Wampanoag Appeal

Former Mashpee Wampanoag Tribal Council Chairman Cedric Cromwell

The Federal Bureau of Investigation arrested the chairman of the Mashpee Wampanoag Tribal Council Friday, November 13, for his alleged role in a bribery scheme involving plans to build a resort and casino in Taunton.

Prosecutors unveiled a string of charges against the chairman, Cedric Cromwell, 55, of Attleboro, including one count of conspiring to commit bribery, one count of conspiring to commit extortion, two counts of accepting or paying bribes as an agent of an Indian tribal government and four counts of extortion under color of official right.

The indictment alleges Mr. Cromwell conspired with David DeQuattro, 54, of Warwick, Rhode Island, who owns an architecture firm that the Mashpee Wampanoag Tribe Gaming Authority contracted with for casino plans. Mr. Cromwell leads the gaming authority.

“Instead of working honestly on behalf of the Mashpee Wampanoags as their duly elected representative, Cedric Cromwell is accused of using his position as chairman of the tribe to enrich himself by extorting tens of thousands of dollars in bribes and engaging in a conspiracy with David DeQuattro to commit bribery,” said Joseph R. Bonavolonta, special agent in charge of the FBI Boston Division, in a press release.

Mr. DeQuattro has been charged with two counts of accepting or paying bribes to an agent of an Indian tribal government and one count of conspiring to commit bribery.

The indictment alleges that between approximately July 26, 2014, and May 18, 2017, Mr. DeQuattro, through his architecture firm, provided Mr. Cromwell with payments and in-kind benefits valued at $57,549. The architecture firm, in exchange, was paid about $4,966,287 under its contract with the tribe's gaming authority, the indictment alleges.

Mr. DeQuattro wrote $44,000 in personal checks to CM International Consulting LLC, an entity owned by a friend of Mr.

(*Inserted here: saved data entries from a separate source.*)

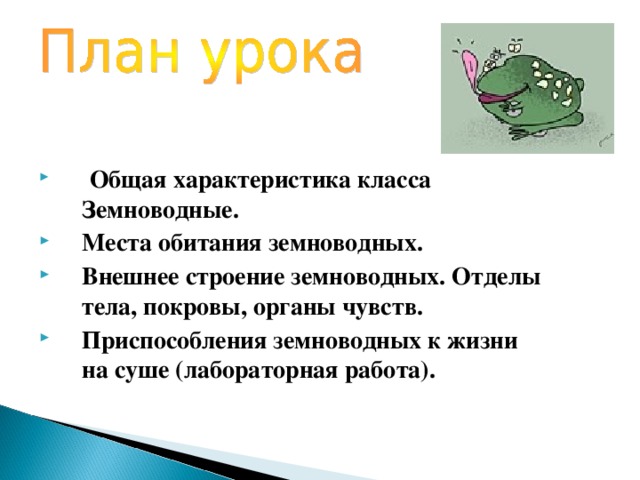 План урока

Общая характеристика класса Земноводные.

Места обитания земноводных.

Внешнее строение земноводных. Отделы тела, покровы, органы чувств.

Приспособления земноводных к жизни на суше (лабораторная работа).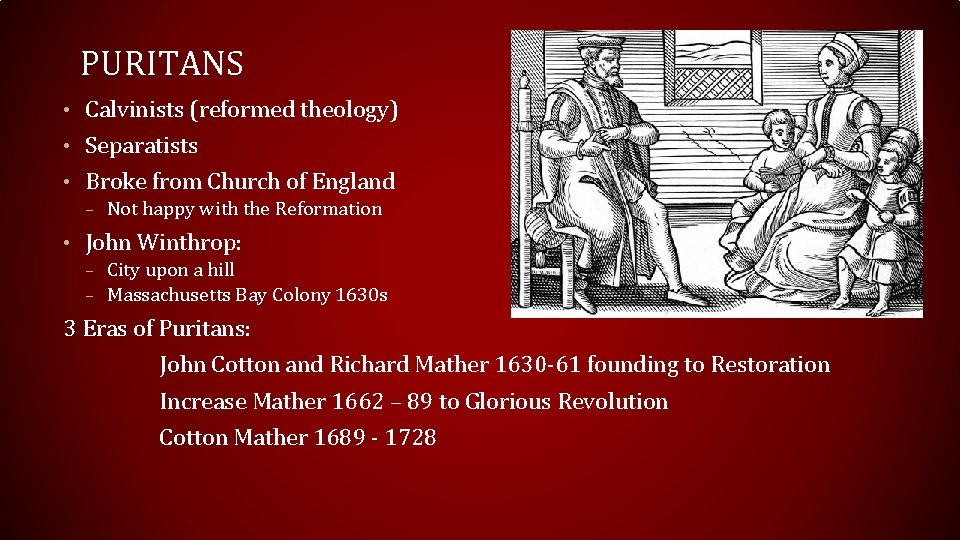 PURITANS

• Calvinists (reformed theology)
• Separatists
• Broke from Church of England
– Not happy with the Reformation
• John Winthrop:
– City upon a hill
– Massachusetts Bay Colony 1630s

3 Eras of Puritans:

John Cotton and Richard Mather 1630-61 founding to Restoration

Increase Mather 1662 – 89 to Glorious Revolution

Cotton Mather 1689 - 1728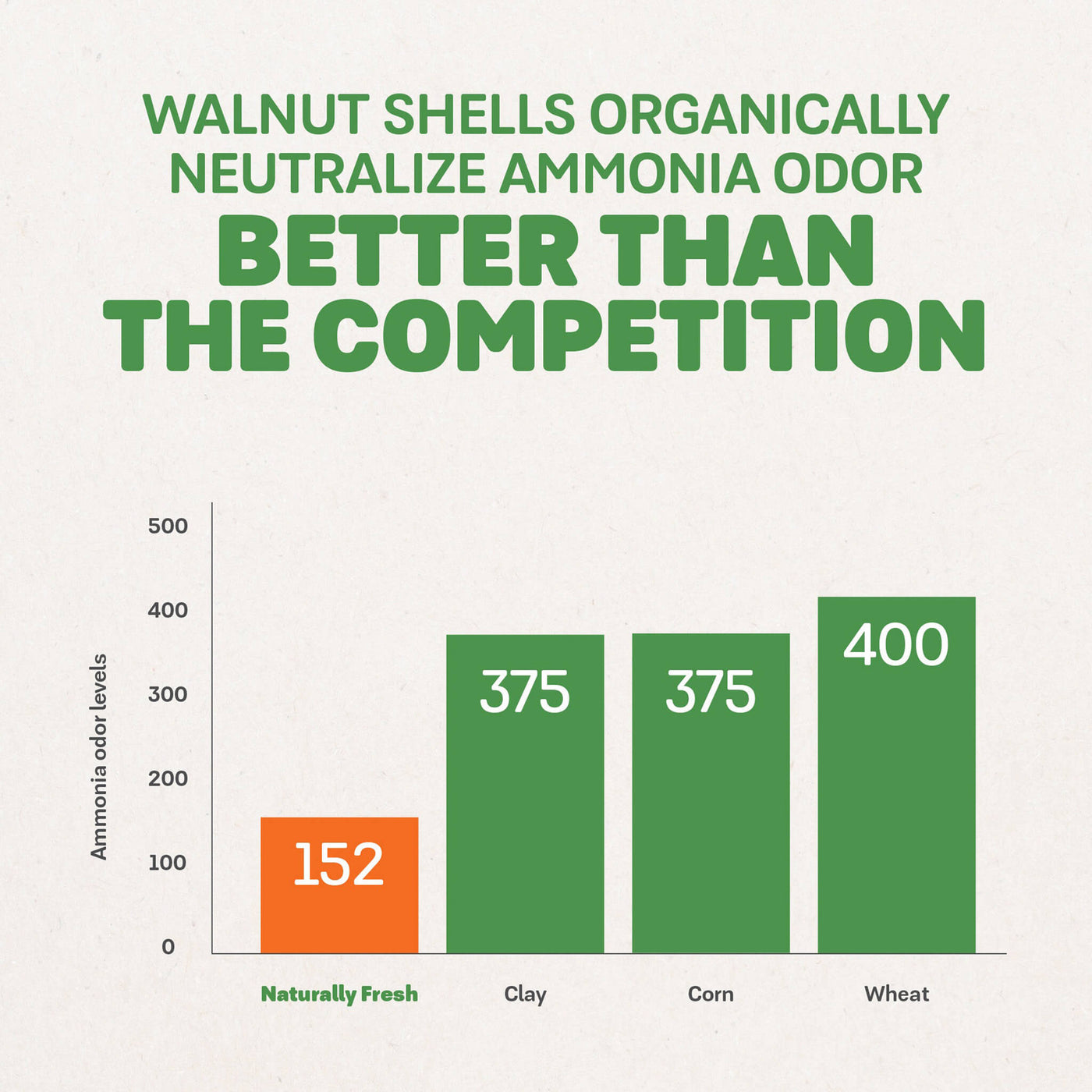 WALNUT SHELLS ORGANICALLY NEUTRALIZE AMMONIA ODOR
BETTER THAN THE COMPETITION

Ammonia odor levels

500
400
300
200
100
0

152
375
375
400

Naturally Fresh
Clay
Corn
Wheat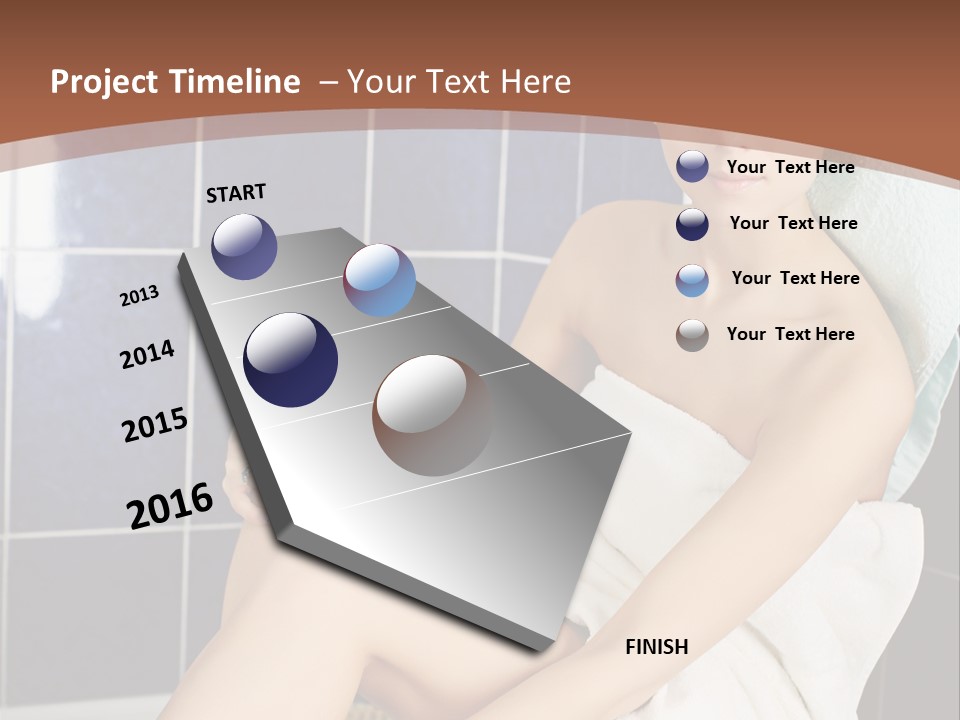 Project Timeline – Your Text Here

START

2013

2014

2015

2016

FINISH

Your Text Here

Your Text Here

Your Text Here

Your Text Here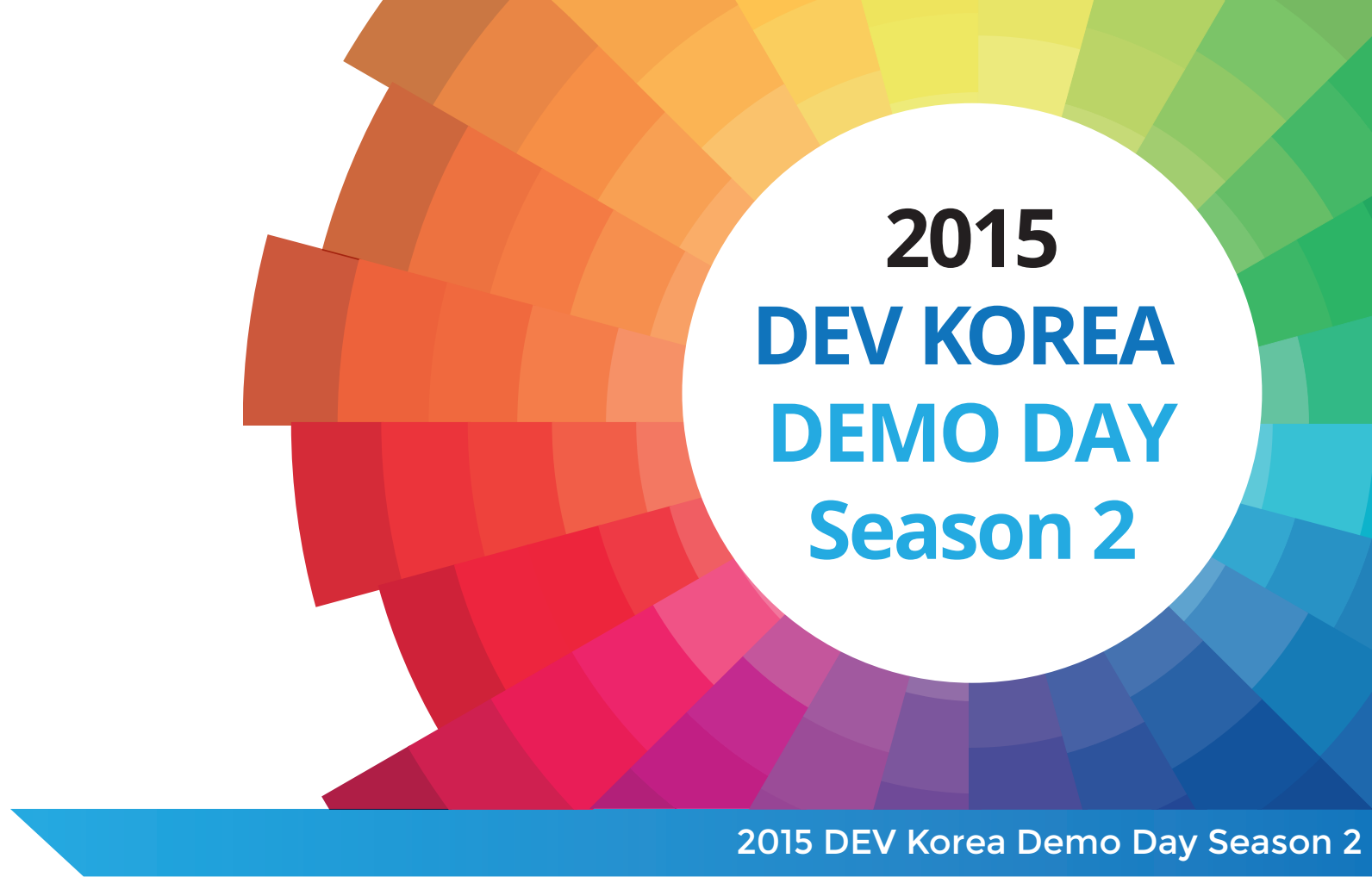 2015
DEV KOREA
DEMO DAY
Season 2

2015 DEV Korea Demo Day Season 2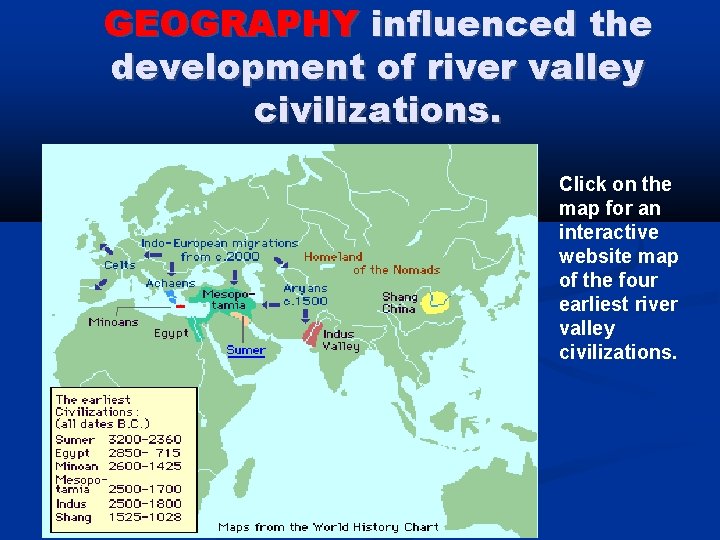 GEOGRAPHY influenced the development of river valley civilizations.

Indo-European migrations from c.2000

Celts

Achaens

Homeland of the Nomads

Mesopotamia

Aryans c.1500

Shang China

Minoans

Egypt

Sumer

Indus Valley

The earliest Civilizations: (all dates B.C.)

| | |
|---|---|
| Sumer | 3200-2360 |
| Egypt | 2850- 715 |
| Minoan | 2600-1425 |
| Mesopotamia | 2500-1700 |
| Indus | 2500-1800 |
| Shang | 1525-1028 |

Maps from the World History Chart

Click on the map for an interactive website map of the four earliest river valley civilizations.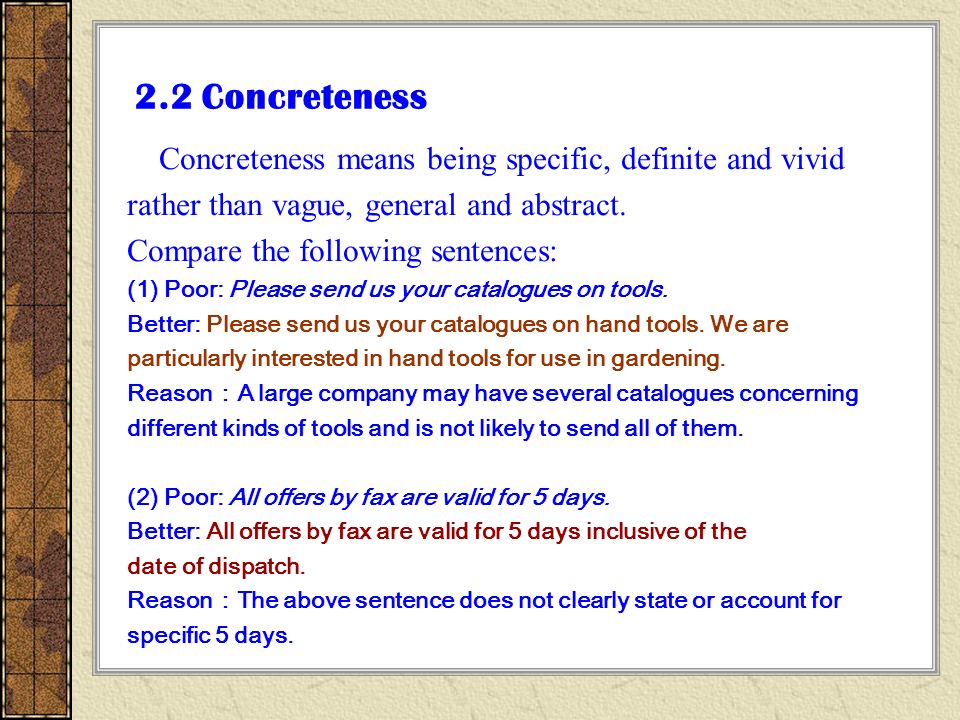 2.2 Concreteness

Concreteness means being specific, definite and vivid rather than vague, general and abstract.

Compare the following sentences:

(1) Poor: Please send us your catalogues on tools.
Better: Please send us your catalogues on hand tools. We are particularly interested in hand tools for use in gardening.
Reason：A large company may have several catalogues concerning different kinds of tools and is not likely to send all of them.

(2) Poor: All offers by fax are valid for 5 days.
Better: All offers by fax are valid for 5 days inclusive of the date of dispatch.
Reason：The above sentence does not clearly state or account for specific 5 days.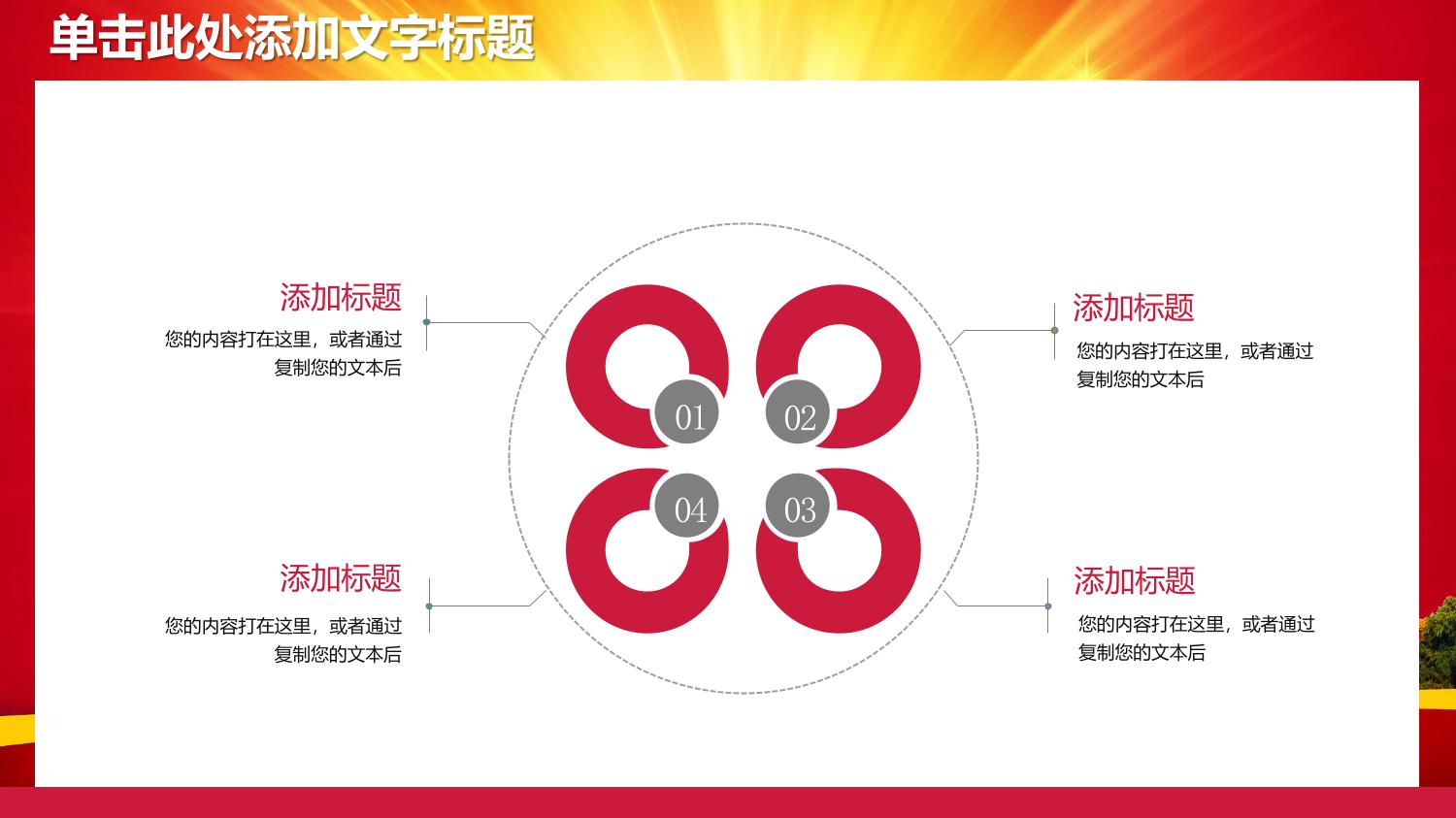 单击此处添加文字标题

添加标题
您的内容打在这里，或者通过复制您的文本后

添加标题
您的内容打在这里，或者通过复制您的文本后

01

02

04

03

添加标题
您的内容打在这里，或者通过复制您的文本后

添加标题
您的内容打在这里，或者通过复制您的文本后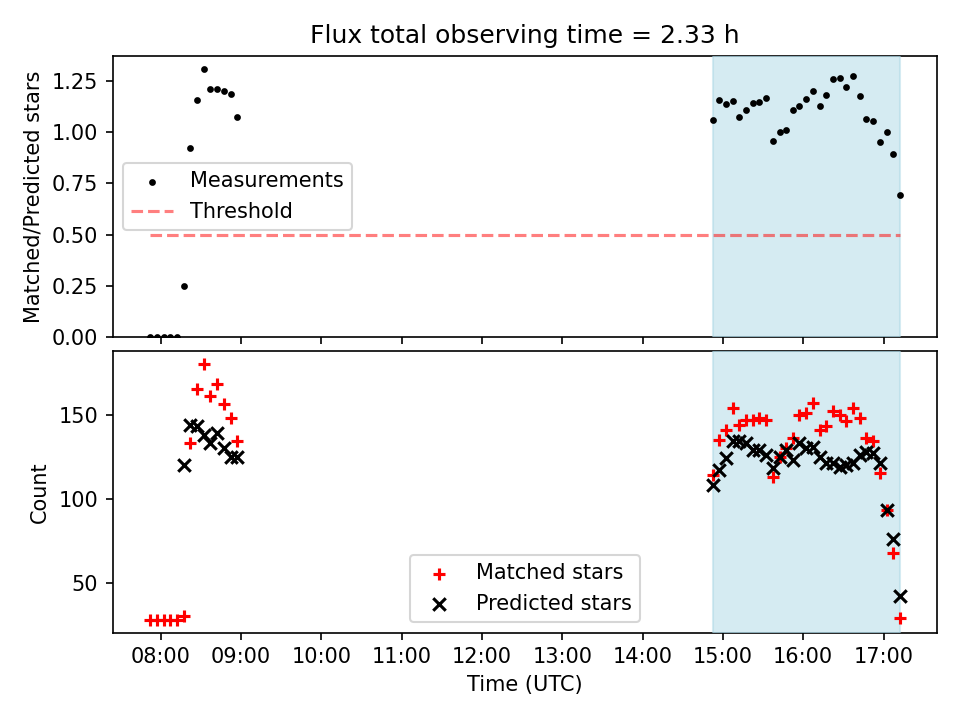 Flux total observing time = 2.33 h

Matched/Predicted stars

1.25
1.00
0.75
0.50
0.25
0.00

Measurements
Threshold

Count

150
100
50

Matched stars
Predicted stars

08:00 09:00 10:00 11:00 12:00 13:00 14:00 15:00 16:00 17:00

Time (UTC)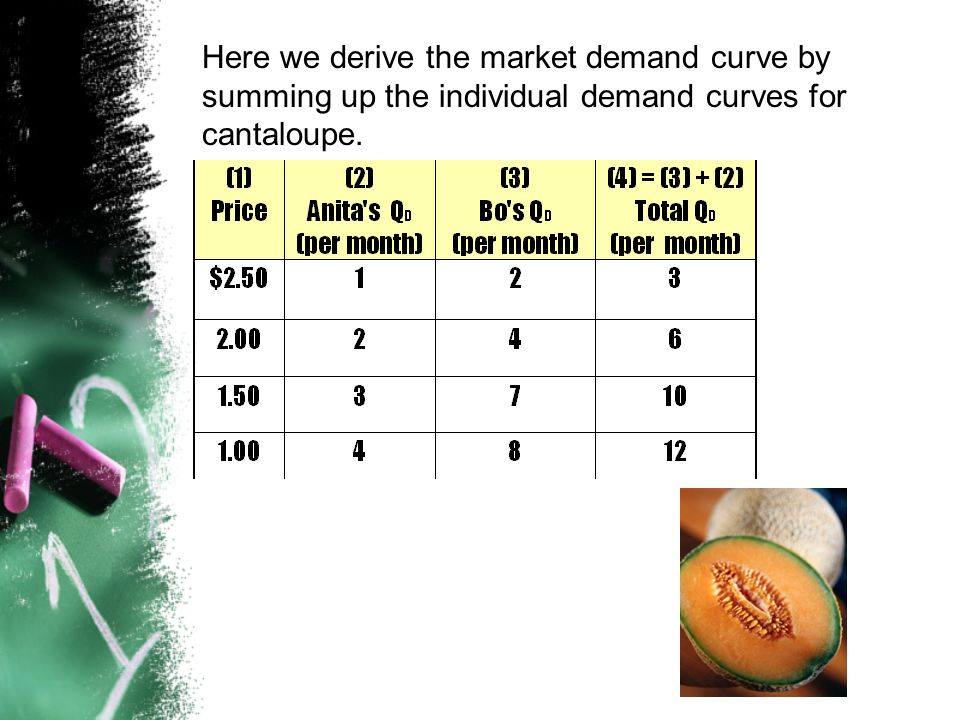 Here we derive the market demand curve by summing up the individual demand curves for cantaloupe.

| (1) Price | (2) Anita's $Q_D$ (per month) | (3) Bo's $Q_D$ (per month) | (4) = (3) + (2) Total $Q_D$ (per month) |
|---|---|---|---|
| $2.50 | 1 | 2 | 3 |
| 2.00 | 2 | 4 | 6 |
| 1.50 | 3 | 7 | 10 |
| 1.00 | 4 | 8 | 12 |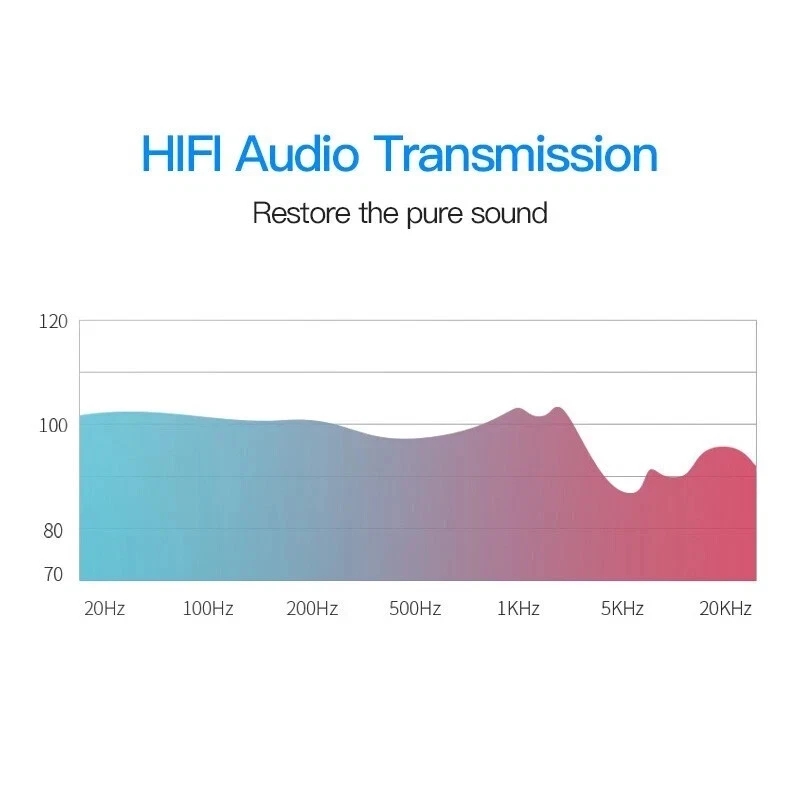 HIFI Audio Transmission

Restore the pure sound

120
100
80
70

20Hz 100Hz 200Hz 500Hz 1KHz 5KHz 20KHz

Cromwell's, the indictment alleges. That friend, at the direction of Mr. Cromwell, then deposited the checks and used the funds to buy treasurer's checks payable either to Mr. Cromwell or One Nation Development, a shell entity Mr. Cromwell had incorporated, the indictment alleges.

The friend was not named.

Mr. DeQuattro also allegedly wrote a $10,000 personal check directly to One Nation Development.

The indictment alleges Mr. Cromwell spent all the money on personal expenses, including payments to his mistress, and also received in-kind benefits in the form of a used Bowflex Revolution home gym that Mr. DeQuattro and the architecture company's president bought and had delivered to Mr. Cromwell's home.

The president of the architecture firm, who was not named, authorized and signed company checks to reimburse Mr. DeQuattro for his payments to Mr. Cromwell, falsely characterizing the reimbursements as payroll expenses, the indictment alleges.

The president of the architecture company and Mr. DeQuattro also allegedly agreed to pay for Mr. Cromwell to stay at a Boston hotel after Mr. Cromwell asked Mr. DeQuattro in a text to "get me a nice hotel room at the Four Seasons or a suite at the Seaport Hotel" for his birthday weekend and added "I am going to have a special guest with me."

The charge of paying a bribe to an agent of an Indian tribal government or being an agent of an Indian tribal government who accepts a bribe is a federal offense punishable with up to 10 years in prison, three years of supervised release and a fine of $250,000.

Conspiring to commit bribery carries a sentence of up to five years in prison, three years of supervised release and a fine of $250,000.

The charges of extortion under color of official right and conspiring to commit extortion each provide for a sentence of up to 20 years in prison, three years of unsupervised release and a fine of up to $250,000.

"The charges allege that Mr. Cromwell violated the trust he owed the Mashpee Wampano[a]g Tribe by committing extortion, accepting bribes and otherwise abusing his position," said US Attorney Andrew E. Lelling in a press release. "Many American Indians face a host of difficult financial and social issues. They require—and deserve—real leadership. But it appears that Cromwell's priority was not to serve his people, but to line his own pockets. We will continue to aggressively investigate public corruption, including by those who purport to serve our American Indian tribes."

Assistant US Attorney Christine Wichers of Mr. Lelling's Public Corruption and Special Prosecutions Unit is prosecuting the case.

Mr. Cromwell and Mr. DeQuattro made initial appearances in court on Friday afternoon via videoconference.

Mr. Cromwell was first elected chairman of the Mashpee Wampanoag Tribal Council in 2009. He was reelected in 2013 and 2017.